*What you have to do*
Repeat each line of the records below exactly.

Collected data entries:
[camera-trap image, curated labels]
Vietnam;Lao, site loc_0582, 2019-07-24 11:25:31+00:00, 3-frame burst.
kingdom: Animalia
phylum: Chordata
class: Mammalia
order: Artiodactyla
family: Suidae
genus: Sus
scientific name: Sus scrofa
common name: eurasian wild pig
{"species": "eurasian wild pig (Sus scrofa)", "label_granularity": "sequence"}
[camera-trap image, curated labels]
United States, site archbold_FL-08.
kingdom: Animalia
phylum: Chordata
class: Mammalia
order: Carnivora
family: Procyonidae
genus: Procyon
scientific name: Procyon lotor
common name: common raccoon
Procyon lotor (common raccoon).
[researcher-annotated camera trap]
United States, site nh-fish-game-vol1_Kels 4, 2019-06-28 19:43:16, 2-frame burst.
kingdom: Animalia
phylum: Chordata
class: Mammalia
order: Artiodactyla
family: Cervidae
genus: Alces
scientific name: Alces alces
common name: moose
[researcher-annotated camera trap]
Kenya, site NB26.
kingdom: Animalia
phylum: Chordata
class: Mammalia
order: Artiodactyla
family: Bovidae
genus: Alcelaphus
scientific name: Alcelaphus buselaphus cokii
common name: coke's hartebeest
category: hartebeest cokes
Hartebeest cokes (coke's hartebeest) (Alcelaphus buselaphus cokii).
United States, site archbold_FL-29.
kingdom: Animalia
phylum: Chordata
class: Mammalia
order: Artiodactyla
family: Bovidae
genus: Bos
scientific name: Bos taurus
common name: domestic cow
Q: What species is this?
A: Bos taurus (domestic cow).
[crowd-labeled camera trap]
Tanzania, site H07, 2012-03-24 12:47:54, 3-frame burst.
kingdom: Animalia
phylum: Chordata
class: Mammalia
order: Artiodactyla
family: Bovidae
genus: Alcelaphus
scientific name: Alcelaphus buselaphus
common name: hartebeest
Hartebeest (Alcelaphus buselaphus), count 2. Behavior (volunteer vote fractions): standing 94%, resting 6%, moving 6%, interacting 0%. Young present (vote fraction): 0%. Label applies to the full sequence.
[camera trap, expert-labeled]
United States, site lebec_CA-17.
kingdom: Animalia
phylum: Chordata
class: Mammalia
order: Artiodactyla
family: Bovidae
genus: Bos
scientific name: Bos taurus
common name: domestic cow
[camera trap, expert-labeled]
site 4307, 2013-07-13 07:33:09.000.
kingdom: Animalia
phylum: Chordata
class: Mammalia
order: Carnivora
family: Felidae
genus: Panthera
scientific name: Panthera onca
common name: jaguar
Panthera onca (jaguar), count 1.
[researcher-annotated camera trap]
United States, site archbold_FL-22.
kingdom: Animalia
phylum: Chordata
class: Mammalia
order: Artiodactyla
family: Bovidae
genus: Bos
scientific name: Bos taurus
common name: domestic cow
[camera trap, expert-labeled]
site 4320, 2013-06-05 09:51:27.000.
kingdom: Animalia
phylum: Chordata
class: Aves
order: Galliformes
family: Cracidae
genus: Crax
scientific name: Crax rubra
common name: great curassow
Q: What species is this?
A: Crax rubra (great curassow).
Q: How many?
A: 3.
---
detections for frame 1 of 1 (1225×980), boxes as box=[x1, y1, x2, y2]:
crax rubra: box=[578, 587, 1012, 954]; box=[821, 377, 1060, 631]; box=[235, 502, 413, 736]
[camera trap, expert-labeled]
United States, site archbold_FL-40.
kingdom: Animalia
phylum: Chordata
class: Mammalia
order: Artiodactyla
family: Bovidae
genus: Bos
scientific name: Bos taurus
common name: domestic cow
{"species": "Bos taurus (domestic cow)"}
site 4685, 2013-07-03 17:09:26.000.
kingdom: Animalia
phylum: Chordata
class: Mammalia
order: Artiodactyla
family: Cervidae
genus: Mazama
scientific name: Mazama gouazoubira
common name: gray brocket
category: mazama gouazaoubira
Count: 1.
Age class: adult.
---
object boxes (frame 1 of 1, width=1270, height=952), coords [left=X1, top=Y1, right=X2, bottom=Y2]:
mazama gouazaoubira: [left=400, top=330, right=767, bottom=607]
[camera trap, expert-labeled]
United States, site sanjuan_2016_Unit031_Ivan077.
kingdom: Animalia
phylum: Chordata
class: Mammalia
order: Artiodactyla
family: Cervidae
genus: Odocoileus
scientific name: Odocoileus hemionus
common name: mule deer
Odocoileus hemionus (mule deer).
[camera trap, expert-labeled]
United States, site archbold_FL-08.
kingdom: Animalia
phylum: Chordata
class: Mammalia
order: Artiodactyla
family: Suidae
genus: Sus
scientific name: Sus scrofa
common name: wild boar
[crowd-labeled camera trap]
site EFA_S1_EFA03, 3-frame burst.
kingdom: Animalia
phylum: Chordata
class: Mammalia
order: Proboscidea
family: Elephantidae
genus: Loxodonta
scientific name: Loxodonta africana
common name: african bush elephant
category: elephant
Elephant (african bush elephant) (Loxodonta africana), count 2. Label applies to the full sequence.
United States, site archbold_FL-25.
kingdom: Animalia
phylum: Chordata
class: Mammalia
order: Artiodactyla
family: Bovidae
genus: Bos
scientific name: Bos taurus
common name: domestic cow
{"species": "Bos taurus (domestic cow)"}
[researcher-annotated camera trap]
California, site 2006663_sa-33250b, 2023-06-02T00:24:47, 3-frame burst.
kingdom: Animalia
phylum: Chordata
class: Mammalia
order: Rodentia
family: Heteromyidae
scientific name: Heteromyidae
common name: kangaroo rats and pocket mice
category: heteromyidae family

*Solution for this problem*
[camera-trap image, curated labels]
Vietnam;Lao, site loc_0582, 2019-07-24 11:25:31+00:00, 3-frame burst.
kingdom: Animalia
phylum: Chordata
class: Mammalia
order: Artiodactyla
family: Suidae
genus: Sus
scientific name: Sus scrofa
common name: eurasian wild pig
{"species": "eurasian wild pig (Sus scrofa)", "label_granularity": "sequence"}
[camera-trap image, curated labels]
United States, site archbold_FL-08.
kingdom: Animalia
phylum: Chordata
class: Mammalia
order: Carnivora
family: Procyonidae
genus: Procyon
scientific name: Procyon lotor
common name: common raccoon
Procyon lotor (common raccoon).
[researcher-annotated camera trap]
United States, site nh-fish-game-vol1_Kels 4, 2019-06-28 19:43:16, 2-frame burst.
kingdom: Animalia
phylum: Chordata
class: Mammalia
order: Artiodactyla
family: Cervidae
genus: Alces
scientific name: Alces alces
common name: moose
[researcher-annotated camera trap]
Kenya, site NB26.
kingdom: Animalia
phylum: Chordata
class: Mammalia
order: Artiodactyla
family: Bovidae
genus: Alcelaphus
scientific name: Alcelaphus buselaphus cokii
common name: coke's hartebeest
category: hartebeest cokes
Hartebeest cokes (coke's hartebeest) (Alcelaphus buselaphus cokii).
United States, site archbold_FL-29.
kingdom: Animalia
phylum: Chordata
class: Mammalia
order: Artiodactyla
family: Bovidae
genus: Bos
scientific name: Bos taurus
common name: domestic cow
Q: What species is this?
A: Bos taurus (domestic cow).
[crowd-labeled camera trap]
Tanzania, site H07, 2012-03-24 12:47:54, 3-frame burst.
kingdom: Animalia
phylum: Chordata
class: Mammalia
order: Artiodactyla
family: Bovidae
genus: Alcelaphus
scientific name: Alcelaphus buselaphus
common name: hartebeest
Hartebeest (Alcelaphus buselaphus), count 2. Behavior (volunteer vote fractions): standing 94%, resting 6%, moving 6%, interacting 0%. Young present (vote fraction): 0%. Label applies to the full sequence.
[camera trap, expert-labeled]
United States, site lebec_CA-17.
kingdom: Animalia
phylum: Chordata
class: Mammalia
order: Artiodactyla
family: Bovidae
genus: Bos
scientific name: Bos taurus
common name: domestic cow
[camera trap, expert-labeled]
site 4307, 2013-07-13 07:33:09.000.
kingdom: Animalia
phylum: Chordata
class: Mammalia
order: Carnivora
family: Felidae
genus: Panthera
scientific name: Panthera onca
common name: jaguar
Panthera onca (jaguar), count 1.
[researcher-annotated camera trap]
United States, site archbold_FL-22.
kingdom: Animalia
phylum: Chordata
class: Mammalia
order: Artiodactyla
family: Bovidae
genus: Bos
scientific name: Bos taurus
common name: domestic cow
[camera trap, expert-labeled]
site 4320, 2013-06-05 09:51:27.000.
kingdom: Animalia
phylum: Chordata
class: Aves
order: Galliformes
family: Cracidae
genus: Crax
scientific name: Crax rubra
common name: great curassow
Q: What species is this?
A: Crax rubra (great curassow).
Q: How many?
A: 3.
---
detections for frame 1 of 1 (1225×980), boxes as box=[x1, y1, x2, y2]:
crax rubra: box=[578, 587, 1012, 954]; box=[821, 377, 1060, 631]; box=[235, 502, 413, 736]
[camera trap, expert-labeled]
United States, site archbold_FL-40.
kingdom: Animalia
phylum: Chordata
class: Mammalia
order: Artiodactyla
family: Bovidae
genus: Bos
scientific name: Bos taurus
common name: domestic cow
{"species": "Bos taurus (domestic cow)"}
site 4685, 2013-07-03 17:09:26.000.
kingdom: Animalia
phylum: Chordata
class: Mammalia
order: Artiodactyla
family: Cervidae
genus: Mazama
scientific name: Mazama gouazoubira
common name: gray brocket
category: mazama gouazaoubira
Count: 1.
Age class: adult.
---
object boxes (frame 1 of 1, width=1270, height=952), coords [left=X1, top=Y1, right=X2, bottom=Y2]:
mazama gouazaoubira: [left=400, top=330, right=767, bottom=607]
[camera trap, expert-labeled]
United States, site sanjuan_2016_Unit031_Ivan077.
kingdom: Animalia
phylum: Chordata
class: Mammalia
order: Artiodactyla
family: Cervidae
genus: Odocoileus
scientific name: Odocoileus hemionus
common name: mule deer
Odocoileus hemionus (mule deer).
[camera trap, expert-labeled]
United States, site archbold_FL-08.
kingdom: Animalia
phylum: Chordata
class: Mammalia
order: Artiodactyla
family: Suidae
genus: Sus
scientific name: Sus scrofa
common name: wild boar
[crowd-labeled camera trap]
site EFA_S1_EFA03, 3-frame burst.
kingdom: Animalia
phylum: Chordata
class: Mammalia
order: Proboscidea
family: Elephantidae
genus: Loxodonta
scientific name: Loxodonta africana
common name: african bush elephant
category: elephant
Elephant (african bush elephant) (Loxodonta africana), count 2. Label applies to the full sequence.
United States, site archbold_FL-25.
kingdom: Animalia
phylum: Chordata
class: Mammalia
order: Artiodactyla
family: Bovidae
genus: Bos
scientific name: Bos taurus
common name: domestic cow
{"species": "Bos taurus (domestic cow)"}
[researcher-annotated camera trap]
California, site 2006663_sa-33250b, 2023-06-02T00:24:47, 3-frame burst.
kingdom: Animalia
phylum: Chordata
class: Mammalia
order: Rodentia
family: Heteromyidae
scientific name: Heteromyidae
common name: kangaroo rats and pocket mice
category: heteromyidae family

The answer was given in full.